If a Gemini CLI error message contains both 'timeout' and 'timed out after' (e.g. "Gemini CLI timed out after 600s"), the 'timeout' substring will match the network/connection check first, returning "Network error connecting to Gemini API" instead of the more specific "Profile generation timed out" message. The timeout-specific check at lines 377–385 will never be reached for such errors.

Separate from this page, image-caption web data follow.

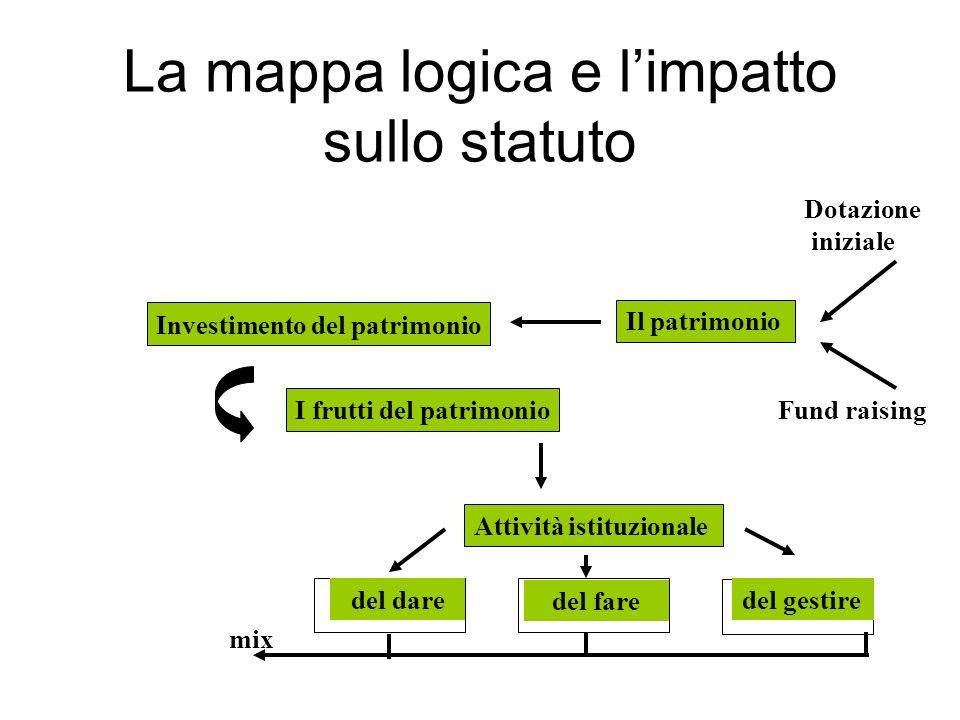 La mappa logica e limpatto sullo statuto Il patrimonio Fund raising Dotazione iniziale Investimento del patrimonio I frutti del patrimonio Attività istituzionale del dare del fare del gestire mix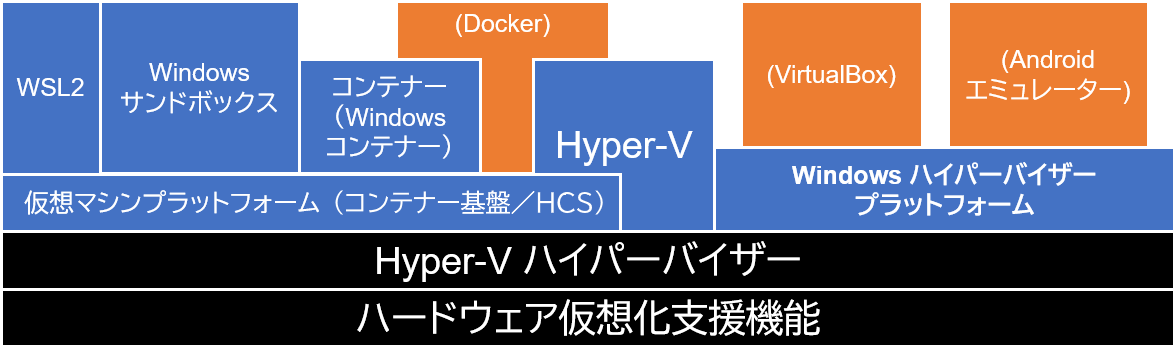 hyper-v.png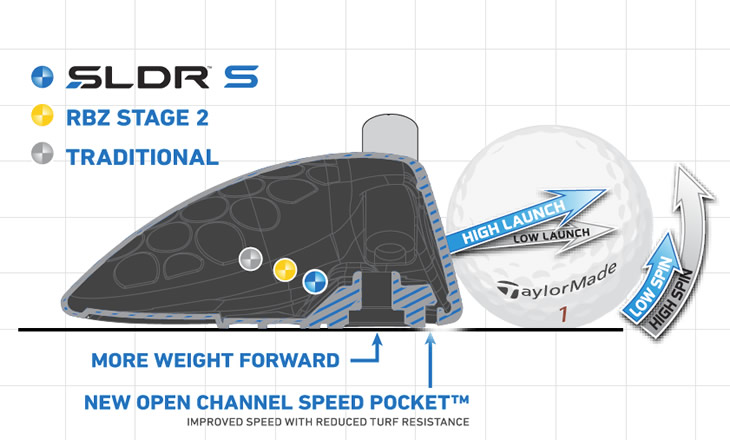 TaylorMade SLDR S Fairway Tech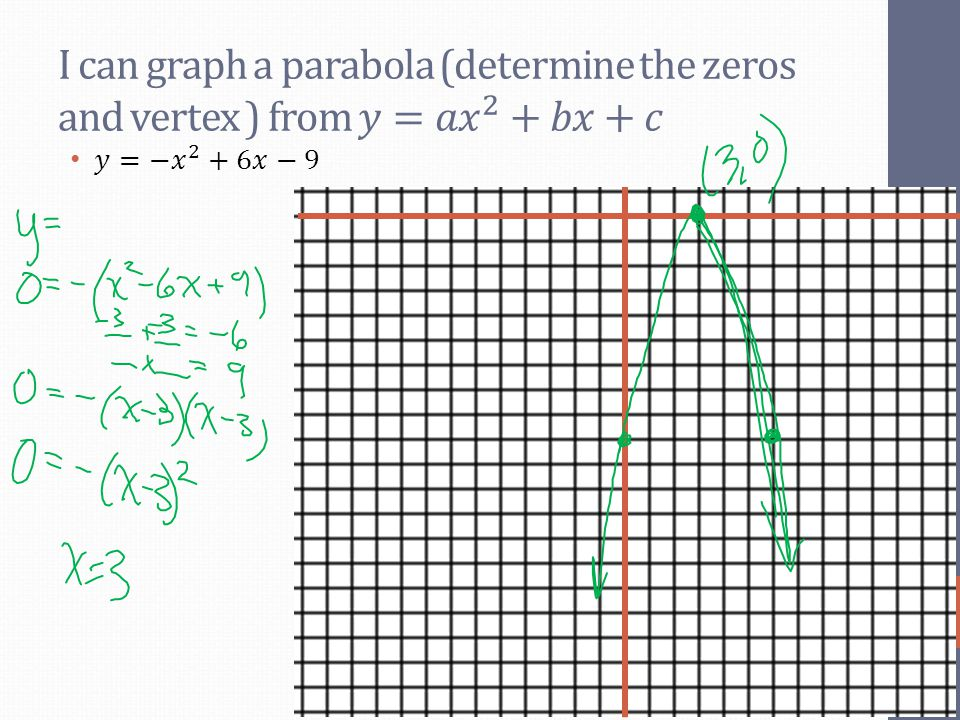 I can graph a parabola (determine the zeros and vertex ) from 𝑦=𝑎 𝑥 2 +𝑏𝑥+𝑐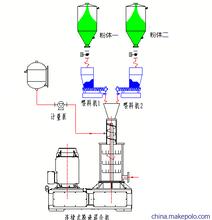 納米粉體濕法分散機,改進型納米粉體混合分散機,濕法納米粉體研磨分散機圖片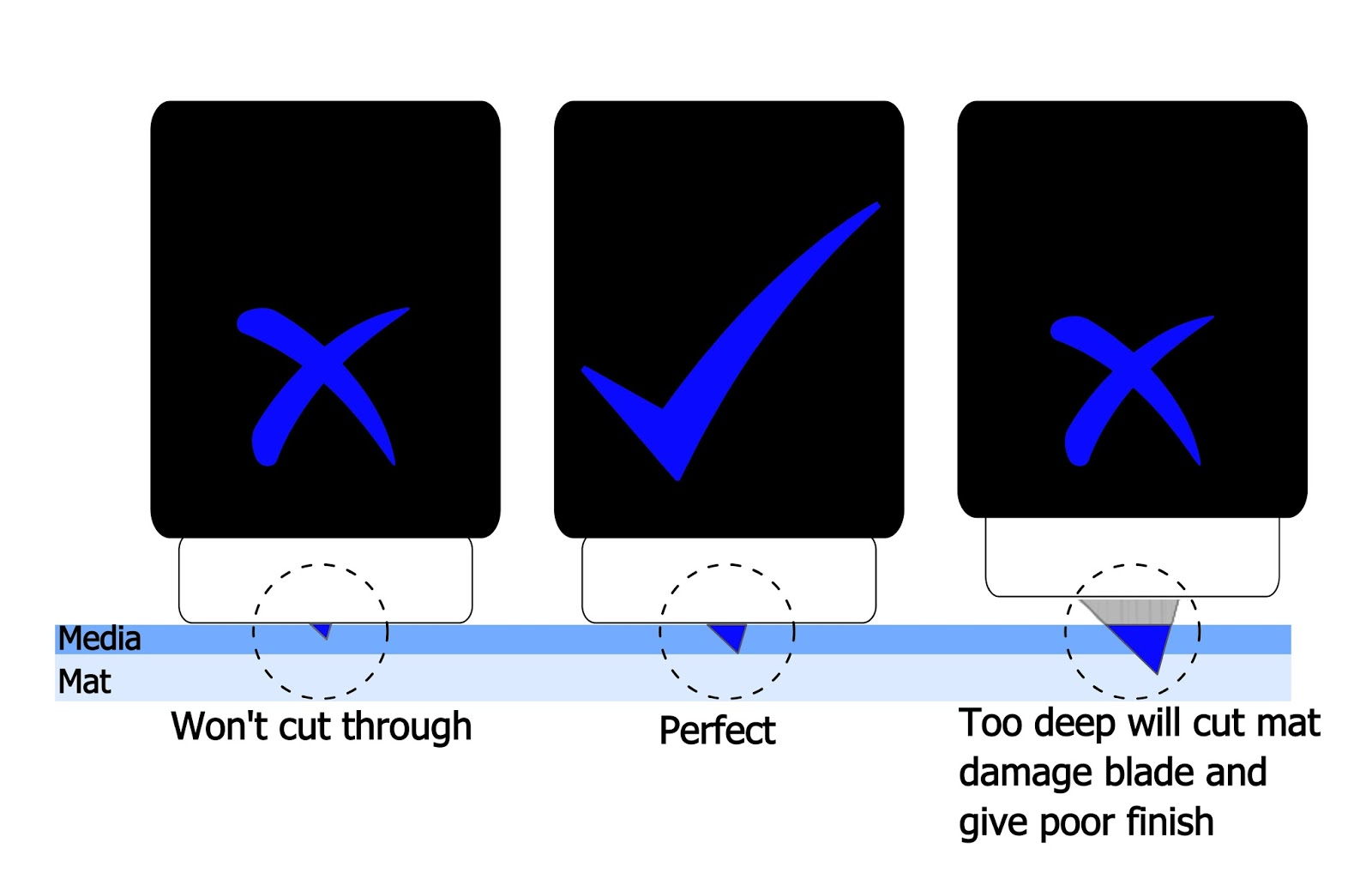 Silhouette Uk Silhouette Basics Masterclass On Blades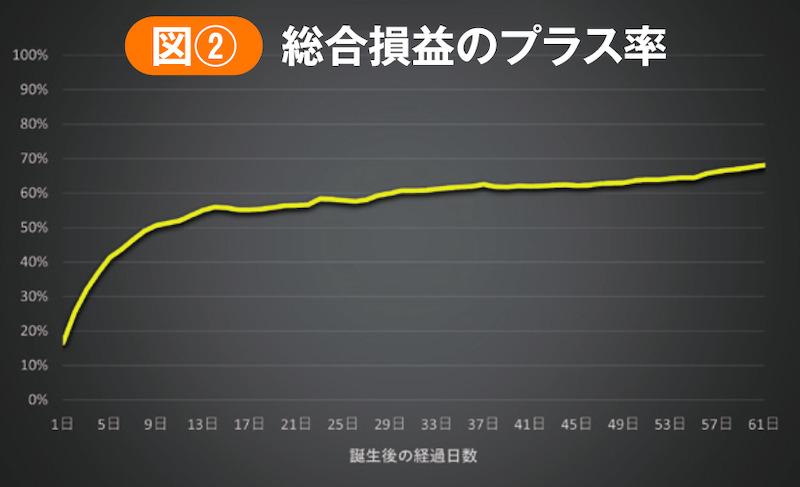 AIエージェント誕生後の経過日数と総合損益の関係を表したグラフ
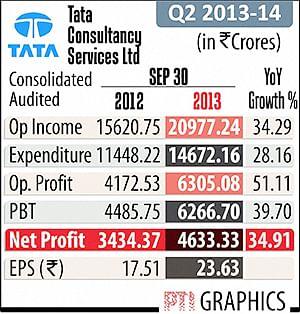 Weak rupee, new deals help TCS Q2 net grow 34% to Re 4700 cr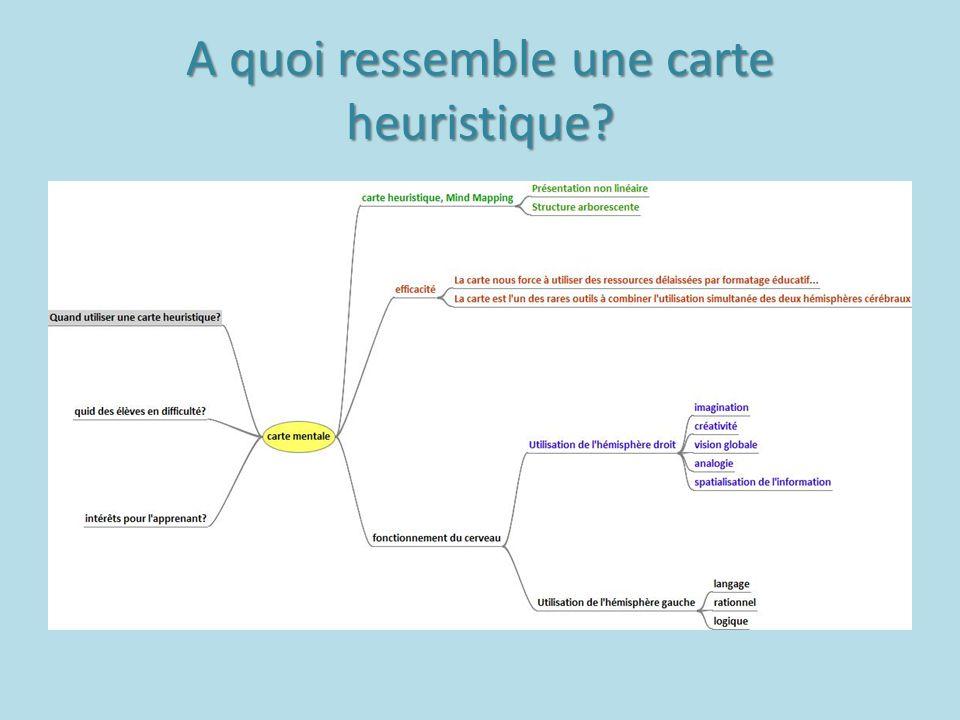 A quoi ressemble une carte heuristique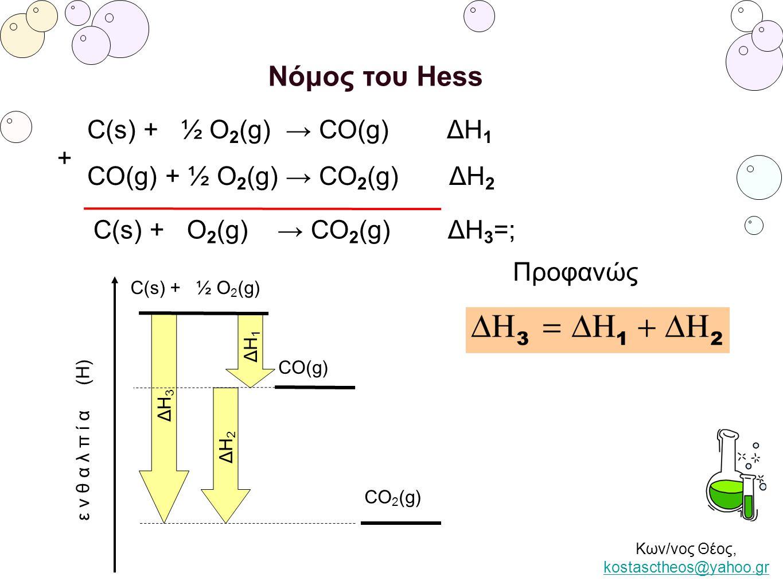 Κων/νος Θέος, kostasctheos@yahoo.gr kostasctheos@yahoo.gr Νόμος του Hess C(s) + ½ O 2 (g) → CO(g) ΔΗ 1 CO(g) + ½ O 2 (g) → CO 2 (g) ΔΗ 2 C(s) + O 2 (g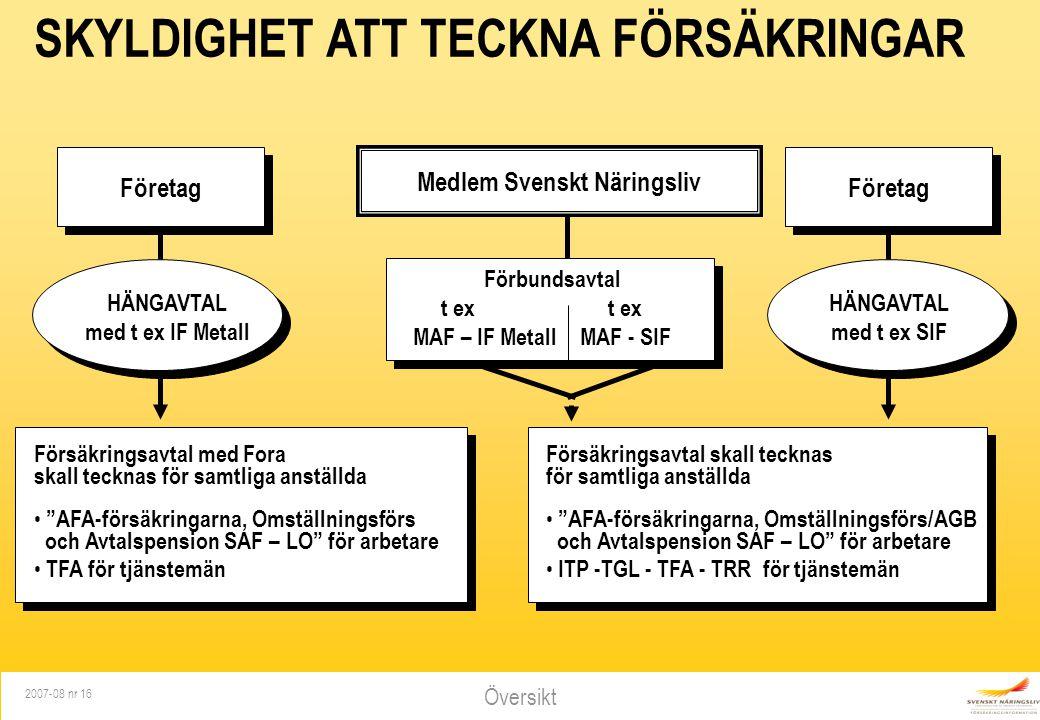 Medlem Svenskt Näringsliv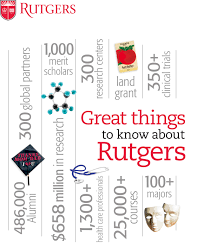 graduate student applicants rutgers university of engineering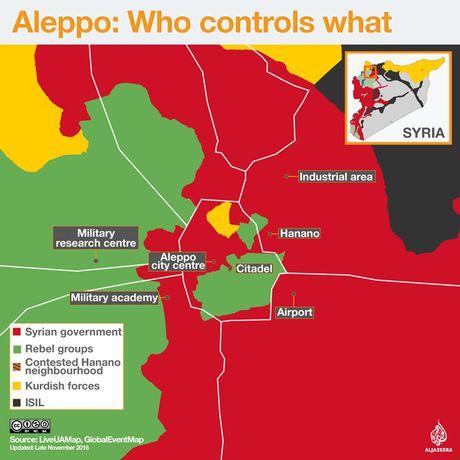 Quan chinh phu Syria giai phong 40% dien tich Dong Aleppo - Anh 1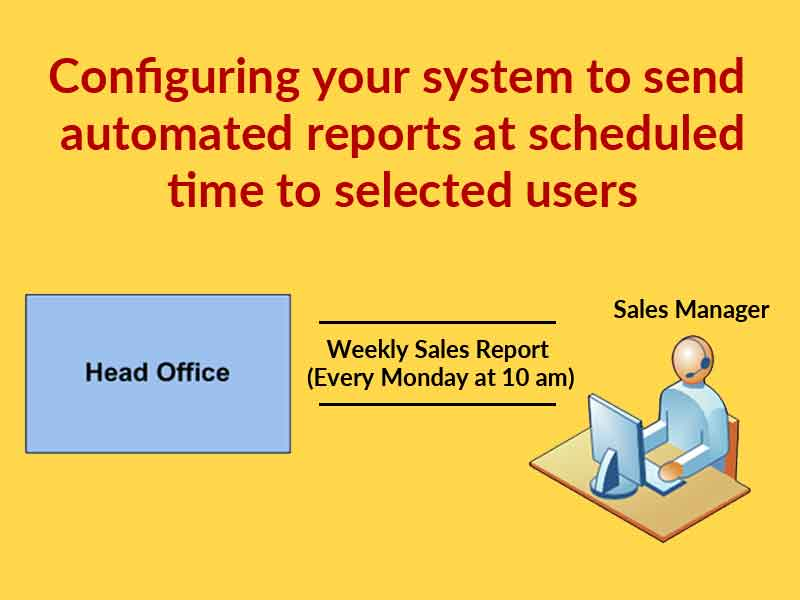 automated-reports-in-retail-software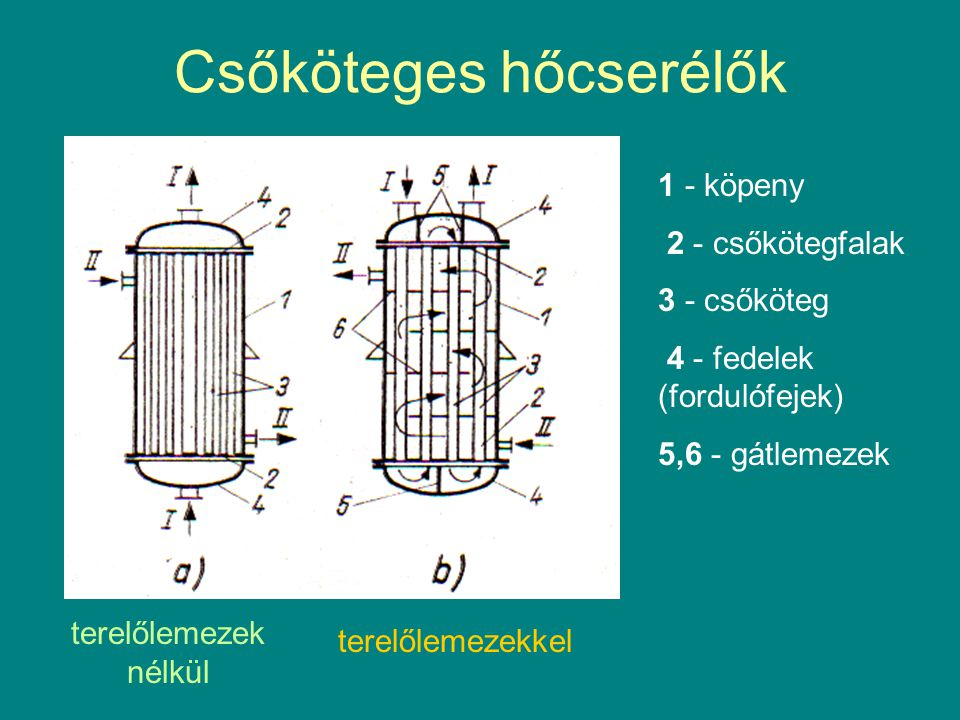 Csőköteges hőcserélők terelőlemezek nélkül terelőlemezekkel 1 - köpeny 2 - csőkötegfalak 3 - csőköteg 4 - fedelek (fordulófejek) 5,6 - gátlemezek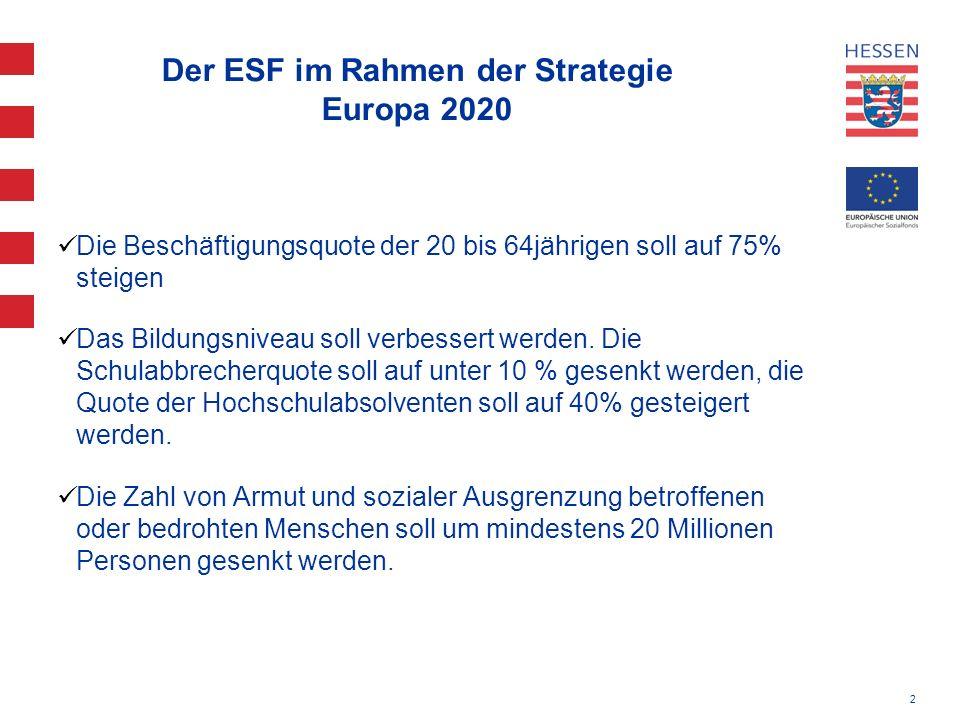 Der ESF im Rahmen der Strategie Europa 2020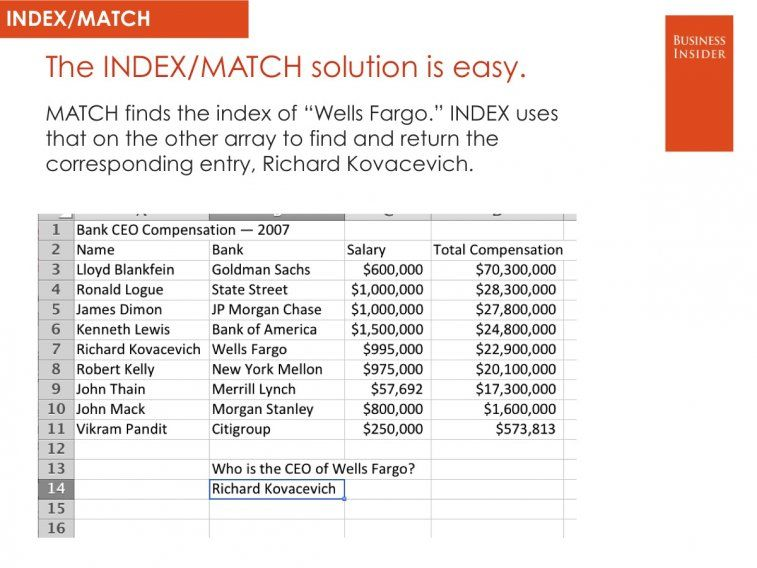 11 advanced excel tricks that will help you get an instant raise at - sales spreadsheet templates free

Consider moving the timeout-specific check (lines 376–385) before the general network/connection check, or removing 'timeout' from the network/connection condition so it falls through to the more specific check.

[hessius]

Fixed in 8433d96 — moved the timeout-specific check (timed out after, deadline exceeded, took too long) before the general network/connection check so the more specific message is returned.

[Copilot]

The _write_s6_env function introduced in main.py (lines 82–95) is a duplicate of the already-existing _update_s6_env function in apps/server/api/routes/system.py (line 1140). Both functions write a value to /var/run/s6/container_environment/. The version in system.py is more complete (it logs a debug message when the dir is absent, and logs success/failure with a request_id). This duplication increases maintenance burden. Consider extracting both into a shared utility module (e.g., utils/s6_env.py) or importing _update_s6_env from system.py in main.py.

Suggested change

	s6_env_dir = "/var/run/s6/container_environment"
	if not os.path.isdir(s6_env_dir):
	return
	try:
	with open(os.path.join(s6_env_dir, var_name), "w") as f:
	f.write(value)
	except Exception:
	pass # best-effort; logged at caller site if needed
	# Delegate to the shared implementation in api.routes.system to avoid
	# duplicating s6 environment update logic in multiple places.
	try:
	from api.routes.system import _update_s6_env
	except Exception:
	# If the route module cannot be imported (e.g. during early startup
	# or in restricted test environments), fall back to a no-op to avoid
	# breaking application startup.
	return
	_update_s6_env(var_name, value)

[hessius]

Fixed in 8433d96 — extracted the shared logic to utils/s6_env.py with the more complete implementation (logging, debug messages). Both main.py and system.py now delegate to utils.s6_env.update_s6_env().

[Copilot]

The new translation keys generateFailed404Route, generateFailedTimeout, and generateFailedValidation are only added to the en and sv locale files. The de, es, fr, and it locales are missing these keys. While i18next will typically fall back to the en locale, users with those languages configured will see English strings rather than their native language for these new error messages. The missing keys should be added to all locale files.

[hessius]

Fixed in 8433d96 — added generateFailed404Route, generateFailedTimeout, and generateFailedValidation keys to all four missing locales (de, es, fr, it) with proper translations.